▶ **Work to do**:
1. Decide whether each statement agrees with the Capitals season preview, answering yes or no and quoting the words from the preview that settle it: (a) Ovechkin scored 51 goals last year; (b) the Capitals open the season at home against the Montreal Canadiens; (c) this season marks the Capitals' 50th anniversary in the NHL.
2. Transcribe the Capitals season preview word for word, everything from "This season will" down to "ever have before.".

▶ **Supplied passage**:

[start]

He scored eight goals paired with seven assists for a total of 15 points in 51 games played and was a minus-seven last year. Putting aside whatever leadership qualities or locker room presence Laich may bring to the team, $4.5 million is far too much salary to be wasting away on a player who may not even pull on a jersey for the majority of the season.
2014-15 Season Expectations:
The Washington Capitals claim that they will be a brand-new team, one with structure, discipline, and accountability present at all times. “Rocket” Richard Trophy-winner Ovechkin, the face of the franchise who amassed 51 goals and 79 points while also taking ownership of a minus-35 rating last year, commented on the changes that took place this summer:
“Responsibility [is] on us, [it] is always on us,” said Ovechkin. “Coaches, trainers, the head guy [owner Ted Leonsis] give us a wake-up call, say, ‘listen, you have to do something, you guys have to win or you guys going to be next.’ I’m pretty sure this organization and the fans [are] tired [of] losing and not show exactly what we can do. That’s why we made the changes.”
He’s right. It is on them. When it comes down to it, it’s always on the players. They’re the ones performing on the ice, they’re the ones who have to execute the game plan, and they’re the ones who have to find ways to win.
This season will mark the 40th anniversary of the Capitals organization in the NHL. They have the highly sought-after opportunity to host this year’s Bridgestone Winter Classic. They have a new coaching staff, a new GM, and a new group of faces to hit the ice with this fall. If they’re to ever have a breakout season, this would be the time to put their heads down and work harder than they ever have before.
Surprise the hockey universe. Prove the doubters wrong. It all starts October 9th at the Verizon Center when the Montreal Canadiens come to town. Will Ovechkin and company be up to the task this year? We’ll all find out in less than a month’s time.

[end]

(Scene-based reasoning listing)
[start]

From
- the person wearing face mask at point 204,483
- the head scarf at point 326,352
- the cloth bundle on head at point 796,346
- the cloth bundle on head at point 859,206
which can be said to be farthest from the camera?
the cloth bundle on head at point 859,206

[end]

▶ **Exercise solutions**:
1.
(a) Yes: "amassed 51 goals and 79 points while also taking ownership of a minus-35 rating last year"
(b) Yes: "It all starts October 9th at the Verizon Center when the Montreal Canadiens come to town."
(c) No: "This season will mark the 40th anniversary of the Capitals organization in the NHL."

2.
This season will mark the 40th anniversary of the Capitals organization in the NHL. They have the highly sought-after opportunity to host this year’s Bridgestone Winter Classic. They have a new coaching staff, a new GM, and a new group of faces to hit the ice with this fall. If they’re to ever have a breakout season, this would be the time to put their heads down and work harder than they ever have before.